A public-private sector cooperative exchange program on food research is in the works focusing on developments in agricultural biotechnology. An initial program, funded by the U.S. Trade Development Agency and the private sector, is being organized by the Danforth Research Center in St. Louis, Missouri, the Council for Agricultural Science and Technology, and the U.S. National Center for APEC.
An exchange program for food safety and a public-private dialogue on biotechnology regulation is ongoing. It is supported by the U.S. Trade and Development Agency, with the assistance of the Council for Agricultural Science and Technology and the U.S. National Center for APEC.

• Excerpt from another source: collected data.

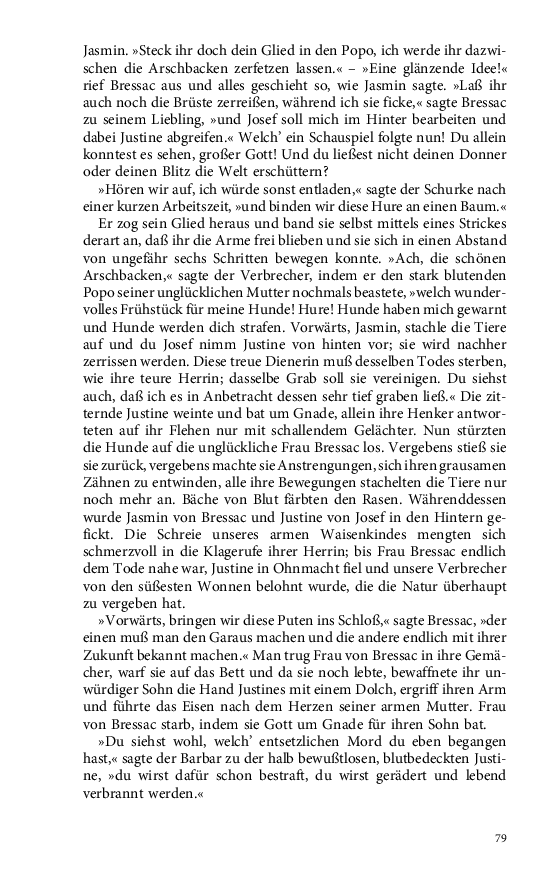 Jasmin. »Steck ihr doch dein Glied in den Popo, ich werde ihr dazwischen die Arschbacken zerfetzen lassen.« – »Eine glänzende Idee!« rief Bressac aus und alles geschieht so, wie Jasmin sagte. »Laß ihr auch noch die Brüste zerreißen, während ich sie ficke,« sagte Bressac zu seinem Liebling, »und Josef soll mich im Hinter bearbeiten und dabei Justine abgreifen.« Welch' ein Schauspiel folgte nun! Du allein konntest es sehen, großer Gott! Und du ließest nicht deinen Donner oder deinen Blitz die Welt erschüttern?

»Hören wir auf, ich würde sonst entladen,« sagte der Schurke nach einer kurzen Arbeitszeit, »und binden wir diese Hure an einen Baum.«

Er zog sein Glied heraus und band sie selbst mittels eines Strickes derart an, daß ihr die Arme frei blieben und sie sich in einen Abstand von ungefähr sechs Schritten bewegen konnte. »Ach, die schönen Arschbacken,« sagte der Verbrecher, indem er den stark blutenden Popo seiner unglücklichen Mutter nochmals beastete, »welch wundervolles Frühstück für meine Hunde! Hure! Hunde haben mich gewarnt und Hunde werden dich strafen. Vorwärts, Jasmin, stachle die Tiere auf und du Josef nimm Justine von hinten vor; sie wird nachher zerrissen werden. Diese treue Dienerin muß desselben Todes sterben, wie ihre teure Herrin; dasselbe Grab soll sie vereinigen. Du siehst auch, daß ich es in Anbetracht dessen sehr tief graben ließ.« Die zitternde Justine weinte und bat um Gnade, allein ihre Henker antworteten auf ihr Flehen nur mit schallendem Gelächter. Nun stürzten die Hunde auf die unglückliche Frau Bressac los. Vergebens stieß sie sie zurück, vergebens machte sie Anstrengungen, sich ihren grausamen Zähnen zu entwinden, alle ihre Bewegungen stachelten die Tiere nur noch mehr an. Bäche von Blut färbten den Rasen. Währenddessen wurde Jasmin von Bressac und Justine von Josef in den Hintern gefickt. Die Schreie unseres armen Waisenkindes mengten sich schmerzvoll in die Klagerufe ihrer Herrin; bis Frau Bressac endlich dem Tode nahe war, Justine in Ohnmacht fiel und unsere Verbrecher von den süßesten Wonnen belohnt wurde, die die Natur überhaupt zu vergeben hat.

»Vorwärts, bringen wir diese Puten ins Schloß,« sagte Bressac, »der einen muß man den Garaus machen und die andere endlich mit ihrer Zukunft bekannt machen.« Man trug Frau von Bressac in ihre Gemächer, warf sie auf das Bett und da sie noch lebte, bewaffnete ihr unwürdiger Sohn die Hand Justines mit einem Dolch, ergriff ihren Arm und führte das Eisen nach dem Herzen seiner armen Mutter. Frau von Bressac starb, indem sie Gott um Gnade für ihren Sohn bat.

»Du siehst wohl, welch' entsetzlichen Mord du eben begangen hast,« sagte der Barbar zu der halb bewußtlosen, blutbedeckten Justine, »du wirst dafür schon bestraft, du wirst gerädert und lebend verbrannt werden.«

79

This project will help build capacity in the region to formulate "sound, science-based regulatory policies, in areas such as phytosanitary regulations, risk assessment, and testing and certification requirements, that will ensure the environmental and food safety of all food products," the White House says.
Meanwhile, in Rome, governments will meet beginning October 25 to formulate a legally binding treaty that scientists believe is a prerequisite for future agricultural development. Known as the International Undertaking on Plant Genetic Resources for Food and Agriculture, it will lay down the rules for the scientific exchange of crop germplasm - the genetic material needed to adapt crops to global warming, and to counter new pests and diseases.
Europe, for years the scene of consumer protests against transgenic crops, may be moving towards lifting its moratorium on testing genetically engineered foods. In September, the European Commission has made its strongest call yet for the ban on new genetically engineered crop approvals to be dropped as it prepares to restart the authorization process.
The European Union regulatory committee that decides whether to grant market licenses for new transgenic crops will be convened before the end of the year and asked to approve a host of applications.